Page MenuHomePhabricator

Testing needed for the add of DEFAULTSORT keys to wiki search autocomplete
Open, Stalled, LowPublic

Description

We've added all the necessary code to experiment with defaultsort data and we now need to build some experimental indices before activating it on production wikis

We know of some possible drawbacks that could happen:

  • bad suggestions when defaultsort is set to a non representative text
  • hides too many suggestions

A test index should help to discover obvious problems, but replaying queries from search logs to detect if the result chosen is now hidden should really help to see any negative impact.

Recent checkin's (for reference):
Added DEFAULTSORT to search index field data
Added support for FLAG_SOURCE_DATA and defaultsort in completion suggester

Event Timeline

note on size for enwiki :

with default sortwithout
1,073,416,174938,385,588

That's a +14% increase, I believe that this feature is interesting only for wikipedias (but I can be wrong). We should wait for T144387 to have a better understanding of the current state.

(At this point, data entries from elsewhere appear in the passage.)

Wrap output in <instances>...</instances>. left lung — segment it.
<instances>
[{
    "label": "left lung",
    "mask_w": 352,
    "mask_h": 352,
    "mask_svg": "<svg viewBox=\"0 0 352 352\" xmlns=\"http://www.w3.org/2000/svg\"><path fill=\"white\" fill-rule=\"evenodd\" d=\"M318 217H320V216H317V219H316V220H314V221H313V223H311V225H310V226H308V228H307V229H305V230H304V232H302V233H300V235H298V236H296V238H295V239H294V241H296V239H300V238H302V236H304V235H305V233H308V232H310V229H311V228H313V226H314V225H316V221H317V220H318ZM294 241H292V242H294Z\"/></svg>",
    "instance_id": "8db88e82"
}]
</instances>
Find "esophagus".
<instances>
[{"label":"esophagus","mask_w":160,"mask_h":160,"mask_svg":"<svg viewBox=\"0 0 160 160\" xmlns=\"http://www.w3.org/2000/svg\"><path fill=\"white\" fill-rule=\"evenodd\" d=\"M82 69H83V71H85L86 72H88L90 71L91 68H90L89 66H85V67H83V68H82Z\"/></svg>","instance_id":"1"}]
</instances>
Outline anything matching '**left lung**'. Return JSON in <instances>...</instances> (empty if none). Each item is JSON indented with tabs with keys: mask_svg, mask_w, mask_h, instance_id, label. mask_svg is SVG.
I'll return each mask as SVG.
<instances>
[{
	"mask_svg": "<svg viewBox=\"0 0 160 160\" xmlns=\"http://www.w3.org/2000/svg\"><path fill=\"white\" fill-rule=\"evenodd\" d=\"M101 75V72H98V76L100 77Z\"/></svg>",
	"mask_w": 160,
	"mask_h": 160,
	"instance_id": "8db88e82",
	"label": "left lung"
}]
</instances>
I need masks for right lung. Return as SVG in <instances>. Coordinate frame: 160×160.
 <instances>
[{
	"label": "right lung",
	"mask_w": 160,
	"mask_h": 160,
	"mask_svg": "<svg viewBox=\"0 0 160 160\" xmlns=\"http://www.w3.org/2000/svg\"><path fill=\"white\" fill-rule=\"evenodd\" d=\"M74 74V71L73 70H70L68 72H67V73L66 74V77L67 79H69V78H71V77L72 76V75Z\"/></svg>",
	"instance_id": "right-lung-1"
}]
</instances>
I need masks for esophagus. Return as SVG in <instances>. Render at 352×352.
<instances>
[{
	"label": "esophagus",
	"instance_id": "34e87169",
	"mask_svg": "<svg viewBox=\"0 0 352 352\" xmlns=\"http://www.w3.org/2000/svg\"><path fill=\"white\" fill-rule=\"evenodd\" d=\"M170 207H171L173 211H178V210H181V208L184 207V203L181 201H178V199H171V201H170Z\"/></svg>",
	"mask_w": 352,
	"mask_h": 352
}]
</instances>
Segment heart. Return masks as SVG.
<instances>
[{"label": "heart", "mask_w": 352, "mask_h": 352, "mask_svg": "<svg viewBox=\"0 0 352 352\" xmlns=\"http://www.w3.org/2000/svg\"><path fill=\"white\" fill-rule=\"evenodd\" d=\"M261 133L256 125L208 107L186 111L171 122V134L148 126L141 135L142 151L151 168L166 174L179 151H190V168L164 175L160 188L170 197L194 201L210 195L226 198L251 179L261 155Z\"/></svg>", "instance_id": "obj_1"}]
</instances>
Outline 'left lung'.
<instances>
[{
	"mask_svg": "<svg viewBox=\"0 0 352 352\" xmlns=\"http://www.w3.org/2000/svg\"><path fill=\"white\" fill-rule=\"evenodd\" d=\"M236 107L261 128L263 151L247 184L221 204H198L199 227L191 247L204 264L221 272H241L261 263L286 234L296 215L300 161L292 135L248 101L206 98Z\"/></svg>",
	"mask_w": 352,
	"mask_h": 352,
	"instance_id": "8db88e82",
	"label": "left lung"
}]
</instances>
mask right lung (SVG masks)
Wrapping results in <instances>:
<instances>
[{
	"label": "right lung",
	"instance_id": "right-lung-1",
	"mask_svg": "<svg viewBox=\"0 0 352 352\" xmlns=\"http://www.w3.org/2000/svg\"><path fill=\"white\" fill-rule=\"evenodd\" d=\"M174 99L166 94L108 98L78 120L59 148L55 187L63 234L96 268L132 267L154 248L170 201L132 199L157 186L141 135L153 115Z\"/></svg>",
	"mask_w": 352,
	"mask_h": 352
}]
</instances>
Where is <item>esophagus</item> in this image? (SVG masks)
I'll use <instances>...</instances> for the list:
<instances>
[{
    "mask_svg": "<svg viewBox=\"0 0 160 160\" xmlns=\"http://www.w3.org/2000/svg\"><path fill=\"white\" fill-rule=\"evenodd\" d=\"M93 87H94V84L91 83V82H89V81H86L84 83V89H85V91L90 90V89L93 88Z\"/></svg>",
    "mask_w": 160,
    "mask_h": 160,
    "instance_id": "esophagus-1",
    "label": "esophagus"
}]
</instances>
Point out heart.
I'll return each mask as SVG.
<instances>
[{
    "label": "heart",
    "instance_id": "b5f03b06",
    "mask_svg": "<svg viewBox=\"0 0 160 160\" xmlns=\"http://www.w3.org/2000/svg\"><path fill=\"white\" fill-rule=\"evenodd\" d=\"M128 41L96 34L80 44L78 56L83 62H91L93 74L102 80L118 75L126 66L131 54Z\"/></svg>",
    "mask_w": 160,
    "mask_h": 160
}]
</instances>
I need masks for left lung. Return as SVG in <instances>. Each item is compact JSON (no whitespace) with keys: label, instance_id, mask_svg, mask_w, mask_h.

Next step on this ticket is to run some relforge tools to measure the difference between the two approaches.
Small demo for enwiki: http://mw-sug-subpages-relforge.wmflabs.org/w/default_sort_demo.html

Preliminary results on a 10k queries sample:

Baseline: ./relevance/queries/normal/results

Metrics:

Query Count: 10001
Zero Results Rate: 23.8%
Poorly Performing Percentage: 36.9%
Top 3 Sorted Results Differ: 19.5%
Top 3 Unsorted Results Differ: 18.9%
Top 5 Sorted Results Differ: 25.3%
Top 5 Unsorted Results Differ: 24.4%
Top 20 Sorted Results Differ: 31.7%
Top 20 Unsorted Results Differ: 30.3%

Delta: ./relevance/queries/defaultsort/results

Metrics:

Query Count: 10001
   Num TotalHits Changed: μ: 0.05; σ: 0.38; median: 0.00; range: [-1, 8]
   Pct TotalHits Changed: μ: 1.8%; σ: 16.5%; median: 0.0%; range: [-10.00%, 400.00%]
   Charts [ + ]

Zero Results Rate: 23.6% (-0.2%)
Poorly Performing Percentage: 36.4% (-0.4%)
Top 3 Sorted Results Differ: 19.5%
Top 3 Unsorted Results Differ: 18.9%
Top 5 Sorted Results Differ: 25.3%
Top 5 Unsorted Results Differ: 24.4%
   Num Top 5 Results Changed: μ: 0.46; σ: 0.96; median: 0.00; range: [0, 5]
   Pct Top 5 Results Changed: μ: 10.0%; σ: 23.0%; median: 0.0%; range: [0.00%, 400.00%]
   Charts [ + ]

Top 20 Sorted Results Differ: 31.7%
Top 20 Unsorted Results Differ: 30.3%
   Num Top 20 Results Changed: μ: 0.83; σ: 1.65; median: 0.00; range: [0, 10]
   Pct Top 20 Results Changed: μ: 9.6%; σ: 23.1%; median: 0.0%; range: [0.00%, 400.00%]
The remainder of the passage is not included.